━━ Source ━━

Despite many interesting and informed comments from readers, there have also been the inevitable hecklers, blowhards and Internet stalkers convinced that science is much simpler than I have presented it. The most menacing was the person who reacted to a column on the ambiguities of the discovery process with the adamant conviction that discovery is solely a matter of publication date. He even threatened to sue me, pointing out that the “British system is much more favourable to the plaintiff in a libel suit than the system in the US”. In the end, he didn’t. Damn! I’d have loved to concoct a legal brief exposing his vacuous, self-interested reasoning. The court scene alone would have made a terrific column.
I had a humbling experience after the terrorist attack that destroyed the World Trade Center on 11 September 2001. I tried to find something appropriate for a column, thought for days, but could not. I was therefore awed to open the pages of Natural History to Neil deGrasse Tyson’s meditation on the Twin Towers, which approached them as if they were a laboratory, their mere structure and appearance able to reveal nature’s secrets. The piece was clear, discerning and written with a sense of (in this case terrible) occasion – a magnificent piece of column-writing that I can only hope to emulate.

━━━

Written request> Revise the passage on science columns starting at "Despite many interesting" and ending at "a terrific column.", with "hecklers" changed to "critics". The data that follows has no connection to the passage.

━━ Entries provided ━━

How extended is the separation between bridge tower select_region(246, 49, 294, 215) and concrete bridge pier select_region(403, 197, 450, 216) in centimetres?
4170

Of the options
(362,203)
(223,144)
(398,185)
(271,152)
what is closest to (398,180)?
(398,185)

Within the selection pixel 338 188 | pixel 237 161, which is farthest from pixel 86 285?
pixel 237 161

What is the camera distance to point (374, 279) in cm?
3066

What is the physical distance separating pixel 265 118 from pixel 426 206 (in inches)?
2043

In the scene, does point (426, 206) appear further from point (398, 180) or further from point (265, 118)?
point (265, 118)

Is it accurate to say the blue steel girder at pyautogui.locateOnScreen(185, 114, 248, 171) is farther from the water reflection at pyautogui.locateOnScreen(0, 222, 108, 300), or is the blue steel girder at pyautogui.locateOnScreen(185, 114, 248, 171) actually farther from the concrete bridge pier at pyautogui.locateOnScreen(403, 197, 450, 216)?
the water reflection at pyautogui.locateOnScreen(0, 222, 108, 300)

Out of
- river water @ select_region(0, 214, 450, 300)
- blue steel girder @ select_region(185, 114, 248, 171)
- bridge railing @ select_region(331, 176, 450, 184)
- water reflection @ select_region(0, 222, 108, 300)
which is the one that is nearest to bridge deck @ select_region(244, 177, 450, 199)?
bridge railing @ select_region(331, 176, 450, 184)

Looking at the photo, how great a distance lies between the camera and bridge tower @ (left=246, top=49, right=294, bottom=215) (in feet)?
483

━━━

Response below>
Despite many interesting and informed comments from readers, there have also been the inevitable critics, blowhards and Internet stalkers convinced that science is much simpler than I have presented it. The most menacing was the person who reacted to a column on the ambiguities of the discovery process with the adamant conviction that discovery is solely a matter of publication date. He even threatened to sue me, pointing out that the “British system is much more favourable to the plaintiff in a libel suit than the system in the US”. In the end, he didn’t. Damn! I’d have loved to concoct a legal brief exposing his vacuous, self-interested reasoning. The court scene alone would have made a terrific column.